Exercise directions —
Set all of the entries down again precisely as they are written.

[Stored items from a collection]
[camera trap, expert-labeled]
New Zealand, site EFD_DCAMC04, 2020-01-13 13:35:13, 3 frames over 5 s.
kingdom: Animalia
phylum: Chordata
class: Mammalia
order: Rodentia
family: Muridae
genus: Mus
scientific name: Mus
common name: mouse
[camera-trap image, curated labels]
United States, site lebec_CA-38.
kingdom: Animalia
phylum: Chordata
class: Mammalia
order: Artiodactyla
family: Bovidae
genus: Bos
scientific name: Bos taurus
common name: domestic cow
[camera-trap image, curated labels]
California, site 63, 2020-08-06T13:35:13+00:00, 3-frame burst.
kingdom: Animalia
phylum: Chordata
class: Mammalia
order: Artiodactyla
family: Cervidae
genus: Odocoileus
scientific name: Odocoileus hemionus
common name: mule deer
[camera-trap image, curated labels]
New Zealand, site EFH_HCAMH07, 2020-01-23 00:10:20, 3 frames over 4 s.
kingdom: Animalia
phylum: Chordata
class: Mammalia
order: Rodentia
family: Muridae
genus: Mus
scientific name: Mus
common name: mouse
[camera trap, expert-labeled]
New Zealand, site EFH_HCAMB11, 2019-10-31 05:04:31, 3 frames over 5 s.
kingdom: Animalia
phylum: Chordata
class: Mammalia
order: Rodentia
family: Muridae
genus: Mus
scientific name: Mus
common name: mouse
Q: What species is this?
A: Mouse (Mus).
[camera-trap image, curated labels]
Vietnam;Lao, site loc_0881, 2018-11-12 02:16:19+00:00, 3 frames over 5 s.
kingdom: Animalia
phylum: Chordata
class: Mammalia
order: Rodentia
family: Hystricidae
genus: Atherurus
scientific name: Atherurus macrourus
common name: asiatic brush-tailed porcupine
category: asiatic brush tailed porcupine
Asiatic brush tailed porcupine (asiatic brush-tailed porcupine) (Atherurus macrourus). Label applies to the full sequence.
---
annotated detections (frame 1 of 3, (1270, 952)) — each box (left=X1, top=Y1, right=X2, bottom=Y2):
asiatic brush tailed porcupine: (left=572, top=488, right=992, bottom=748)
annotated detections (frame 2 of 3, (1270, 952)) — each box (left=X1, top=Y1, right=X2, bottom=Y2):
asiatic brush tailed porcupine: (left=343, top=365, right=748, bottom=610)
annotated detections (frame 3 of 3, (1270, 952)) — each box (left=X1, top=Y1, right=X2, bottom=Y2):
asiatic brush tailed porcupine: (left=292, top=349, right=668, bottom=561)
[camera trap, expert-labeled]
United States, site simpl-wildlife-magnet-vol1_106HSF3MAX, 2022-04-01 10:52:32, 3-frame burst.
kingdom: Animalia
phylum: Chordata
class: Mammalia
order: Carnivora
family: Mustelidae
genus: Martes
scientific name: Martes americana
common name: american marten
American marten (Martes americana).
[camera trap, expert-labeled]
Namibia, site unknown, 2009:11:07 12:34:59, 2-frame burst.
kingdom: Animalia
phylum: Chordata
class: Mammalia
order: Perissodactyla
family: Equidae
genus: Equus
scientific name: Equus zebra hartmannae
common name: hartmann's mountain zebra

Solution to the problem —
[camera trap, expert-labeled]
New Zealand, site EFD_DCAMC04, 2020-01-13 13:35:13, 3 frames over 5 s.
kingdom: Animalia
phylum: Chordata
class: Mammalia
order: Rodentia
family: Muridae
genus: Mus
scientific name: Mus
common name: mouse
[camera-trap image, curated labels]
United States, site lebec_CA-38.
kingdom: Animalia
phylum: Chordata
class: Mammalia
order: Artiodactyla
family: Bovidae
genus: Bos
scientific name: Bos taurus
common name: domestic cow
[camera-trap image, curated labels]
California, site 63, 2020-08-06T13:35:13+00:00, 3-frame burst.
kingdom: Animalia
phylum: Chordata
class: Mammalia
order: Artiodactyla
family: Cervidae
genus: Odocoileus
scientific name: Odocoileus hemionus
common name: mule deer
[camera-trap image, curated labels]
New Zealand, site EFH_HCAMH07, 2020-01-23 00:10:20, 3 frames over 4 s.
kingdom: Animalia
phylum: Chordata
class: Mammalia
order: Rodentia
family: Muridae
genus: Mus
scientific name: Mus
common name: mouse
[camera trap, expert-labeled]
New Zealand, site EFH_HCAMB11, 2019-10-31 05:04:31, 3 frames over 5 s.
kingdom: Animalia
phylum: Chordata
class: Mammalia
order: Rodentia
family: Muridae
genus: Mus
scientific name: Mus
common name: mouse
Q: What species is this?
A: Mouse (Mus).
[camera-trap image, curated labels]
Vietnam;Lao, site loc_0881, 2018-11-12 02:16:19+00:00, 3 frames over 5 s.
kingdom: Animalia
phylum: Chordata
class: Mammalia
order: Rodentia
family: Hystricidae
genus: Atherurus
scientific name: Atherurus macrourus
common name: asiatic brush-tailed porcupine
category: asiatic brush tailed porcupine
Asiatic brush tailed porcupine (asiatic brush-tailed porcupine) (Atherurus macrourus). Label applies to the full sequence.
---
annotated detections (frame 1 of 3, (1270, 952)) — each box (left=X1, top=Y1, right=X2, bottom=Y2):
asiatic brush tailed porcupine: (left=572, top=488, right=992, bottom=748)
annotated detections (frame 2 of 3, (1270, 952)) — each box (left=X1, top=Y1, right=X2, bottom=Y2):
asiatic brush tailed porcupine: (left=343, top=365, right=748, bottom=610)
annotated detections (frame 3 of 3, (1270, 952)) — each box (left=X1, top=Y1, right=X2, bottom=Y2):
asiatic brush tailed porcupine: (left=292, top=349, right=668, bottom=561)
[camera trap, expert-labeled]
United States, site simpl-wildlife-magnet-vol1_106HSF3MAX, 2022-04-01 10:52:32, 3-frame burst.
kingdom: Animalia
phylum: Chordata
class: Mammalia
order: Carnivora
family: Mustelidae
genus: Martes
scientific name: Martes americana
common name: american marten
American marten (Martes americana).
[camera trap, expert-labeled]
Namibia, site unknown, 2009:11:07 12:34:59, 2-frame burst.
kingdom: Animalia
phylum: Chordata
class: Mammalia
order: Perissodactyla
family: Equidae
genus: Equus
scientific name: Equus zebra hartmannae
common name: hartmann's mountain zebra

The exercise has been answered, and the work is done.